Lie #3: It is a biblical command for children to provide for their parents.
This is a touchy and controversial one. So let me start by saying this: Exodus 20:12 clearly commands us to HONOR our parents, and obeying this commandment has the promise of long life attached to it. So, if you want to live long it is not something you want to trivialize. Appreciating your parents is one of the best ways to honor them. And if your parents are in need, doing your best to help meet that need is an even greater way of honoring them. Besides, it is also the Christian thing to do...we are commanded to help those in need whether they are our parents or not.
Having said that, I can now further elaborate on this third lie. Yes, I believe that biblically, children are not commanded to provide(financially) for their parents. Rather, parents are expected to leave an inheritance for their children (Proverbs 19:14, 2 Corinthians 12:14). This principle is evident in most Old Testament stories. Raising kids should not be approached as an investment. This lie is the reason why in raising kids many African parents subconsciously expect something in return. And when this expectation is not met, bitterness and contention ensue. The point I am making here is: very few Christian African parents see it as a biblical duty to make an effort to leave an inheritance for their children.
To conclude, I definitely applaud everyone who recognizes and appreciates their parents by showering them with gifts. It pleases God and should be encouraged as long as it is done freely and not from a place of coercion/manipulation. I pray for grace not to raise my kids expecting them to reward me for it eventually, because Christian parents should be intentional about doing their best to not have to depend on their kids, but rather leave them something that will allow them more easily pursue their talents and passions.
Do you have any personal experience with one or more of these lies? Or do you disagree? Please feel free to share in the comment section below.

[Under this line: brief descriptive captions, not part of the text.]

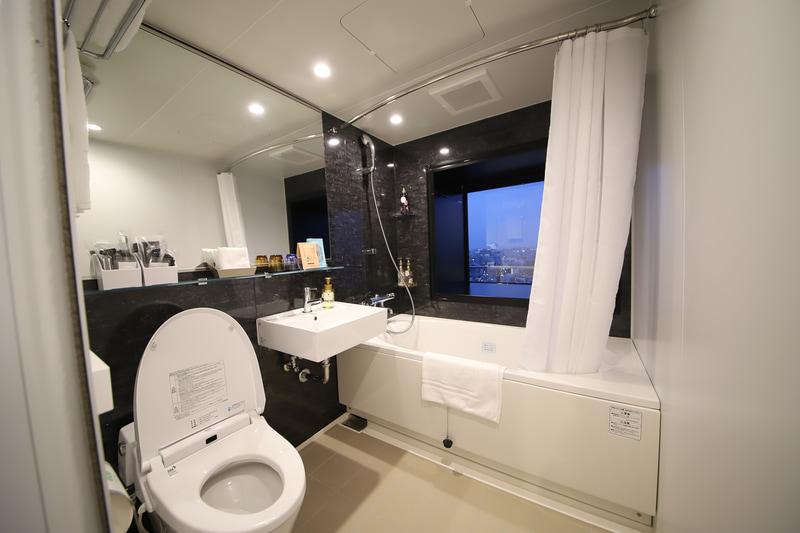 スタンダードフロアよりゆったりとしたバスルーム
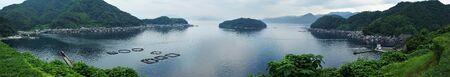 water s edge: Ine Bay a Kyoto, in Giappone E 'famosa per le case costruite sul bordo dell'acqua s con garage in barca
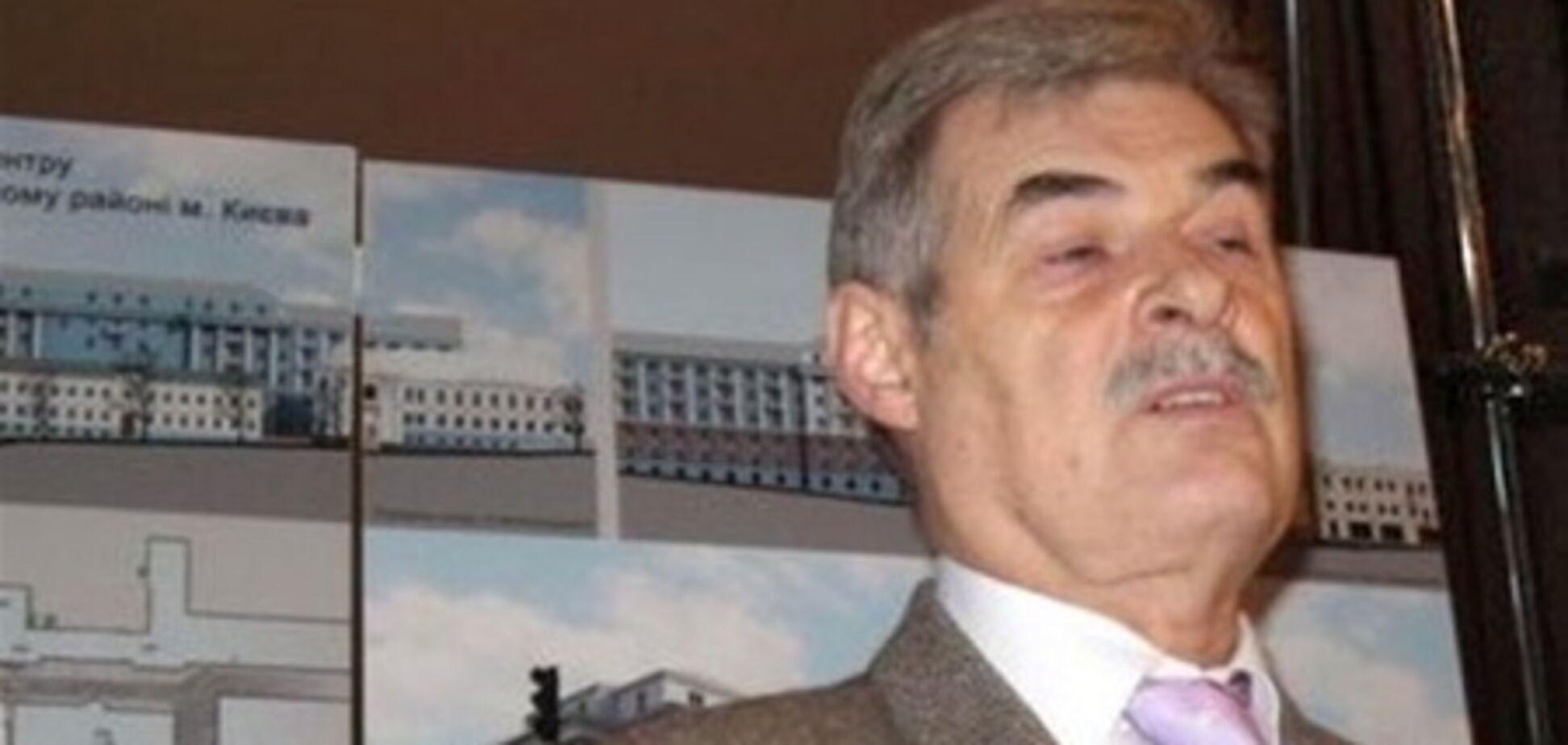 Целовальник уверяет, что проект реконструкции ЦУМа в глаза не видел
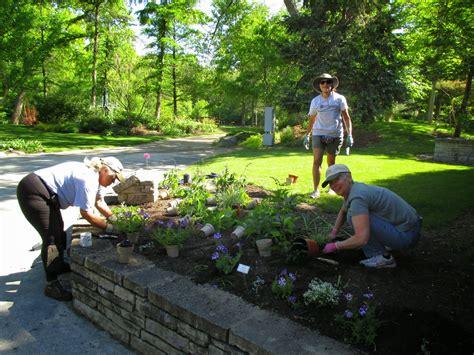 Rotary Botanical Gardens Janesville Wi Volunteer Work Days At Rotary Botanical Gardens Janesville Wi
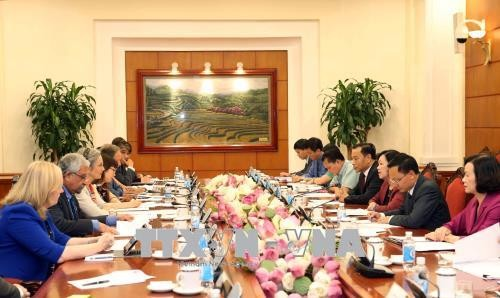 Vietnam makes great efforts in implementing gender equality targets - ảnh 1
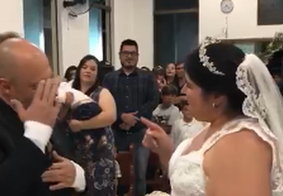 Vídeo: Noiva 'canta em libras' para o marido surdo durante casamento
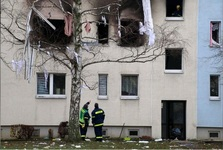 انفجار مشکوک در شرق آلمان و کشته و زخمی شدن 26 تن+ عکس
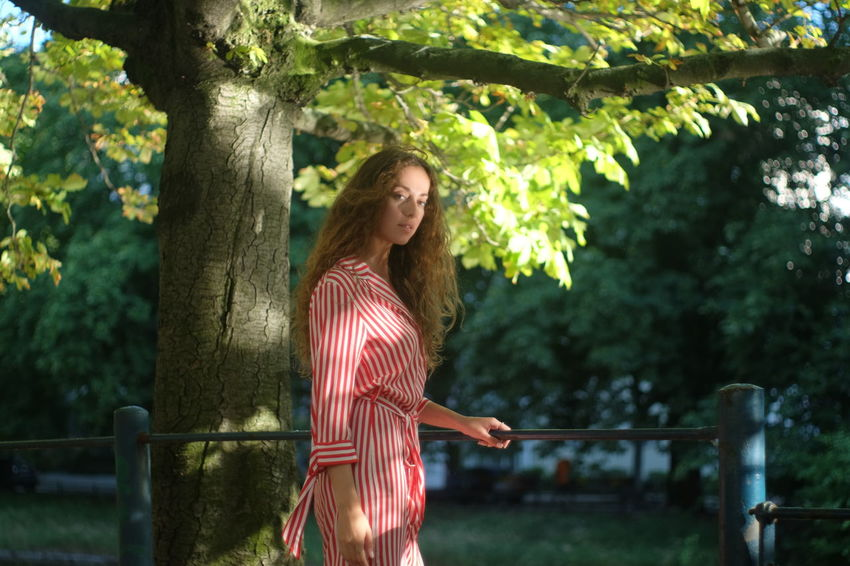 summer stroll model Julia Bond Beautiful Woman Casual Clothing Day Hair Hairstyle Leisure Activity Lifestyles Long Hair Nature One Person Outdoors Plant Real People Smiling Standing Three Quarter Length Tree Women Young Adult Young Women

We all learn everyday :)
Haha no be woman di make marret that one is not even well intentioned to me it is just tolerating the non participative nature of african men in the marriage/home appart from providing money.
ReplyDeleteCongratulations Dolores. This is actually educative and thought provocative. What I can do at this point is just to add more flesh to point 3. Education is a participative investment by the parents through their support and the leaner through his or her preparedness to learn for an outcome which will benefit the learner first and or the parents IFF it must benefitted the learner. To conclude, you can only help someone if you are able to help yourself. If that be the case,why not your parents who sacrificed for you?